Nella notte del 20 febbraio 2004 prende fuoco una roulotte. Le fiamme,
alimentate dal forte vento, avvolgono in pochi minuti l’intero abitacolo. Gli
agenti in servizio intervengono immediatamente. Corrono verso la fontana ai
margini della pista, ma si accorgono con stupore che mancano le manichette
antincendio. «Il personale è stato davvero coraggioso – ricorda Pellegrino –
l’incendio è stato spento con secchi d’acqua e altri mezzi di fortuna. Solo
per poco si è evitata la tragedia».

Una morte misteriosa.
L’ 11 giugno 2004, Michele Pellegrino scrive una lettera al presidente della
Repubblica. E’ venuto a conoscenza di una vecchia e drammatica storia. Il 31
agosto del 1999 un mezzo delle forze dell’ordine ha investito, all’interno del
centro d’accoglienza, due adulti e un minore. Un uomo muore. La Croce Rossa –
che gestisce il centro – nega la veridicità della notizia: c’è stato solo un
ferito. La Silp-Cgil conferma: «Il morto ci fu e si chiamava Kamber Dourmishi,
nato a Pristina nel 1960. Basta andarsi a leggere il referto n°1220». Nessuno
replica. Qual è la verità?

Lavoro ingrato.
Oggi a Borgo Mezzanone ci sono solo 30 immigrati, in attesa di ottenere asilo
politico (nei momenti peggiori gli “ospiti” sono stati anche 700). «La
situazione ora è meno drammatica – racconta Pellegrino – ma rimane difficile».

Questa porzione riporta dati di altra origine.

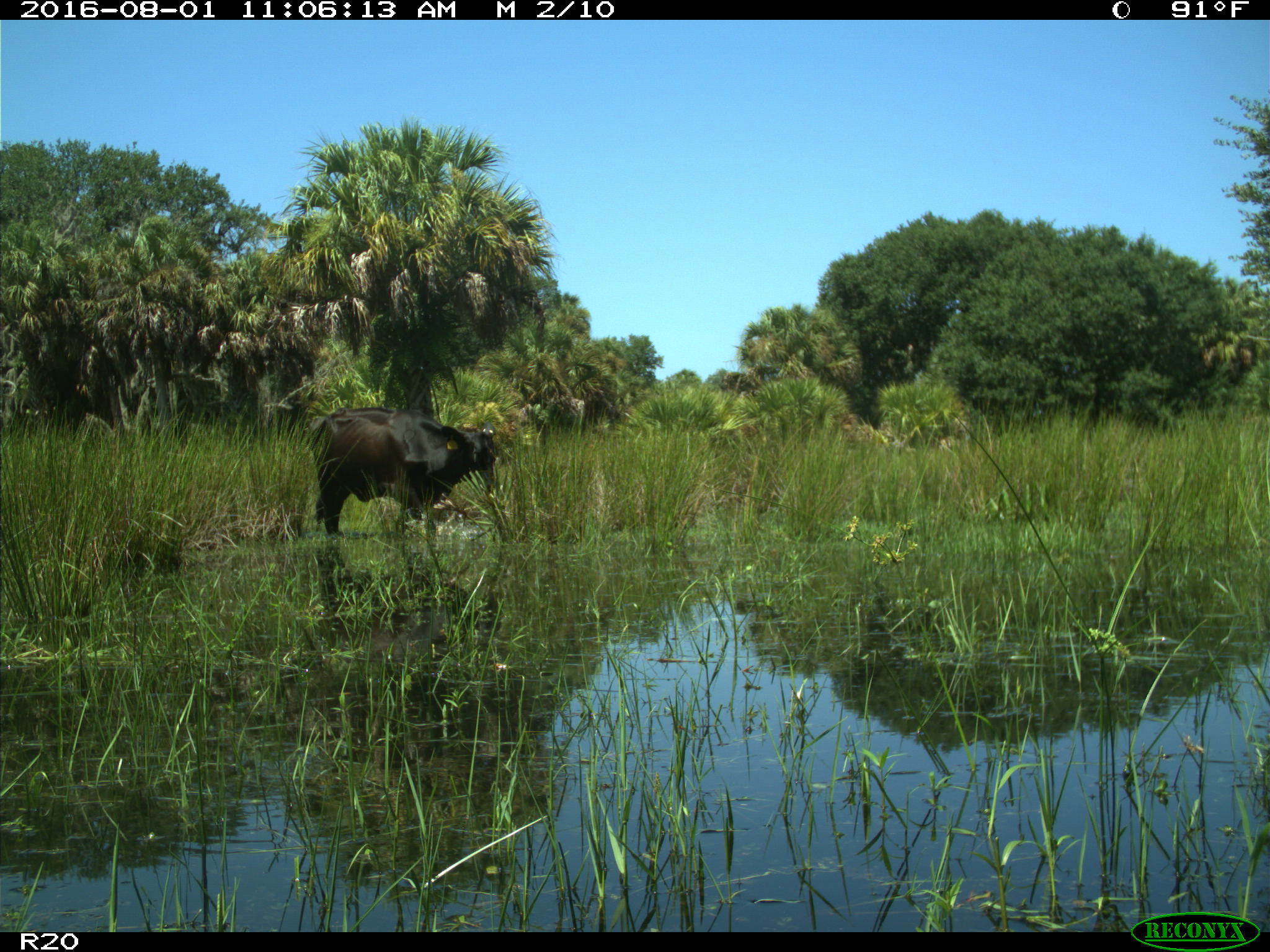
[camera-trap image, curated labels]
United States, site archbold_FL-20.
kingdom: Animalia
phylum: Chordata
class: Mammalia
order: Artiodactyla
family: Bovidae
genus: Bos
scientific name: Bos taurus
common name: domestic cow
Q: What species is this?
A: Bos taurus (domestic cow).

Il futuro del centro è quello di diventare un vero e proprio Cpt: cancelli e
telecamere già sono state montate. «Questo lavoro non ci appartiene – sostiene
l’ispettore – in pochi lo fanno volentieri, anche se si prende un indennizzo
per fuori sede di 25 euro al giorno». Borgo Mezzanone è «un campo di
detenzione», «negli occhi delle persone rinchiuse si può leggere la morte
della speranza, la disperazione dell’attesa, il terrore del rimpatrio».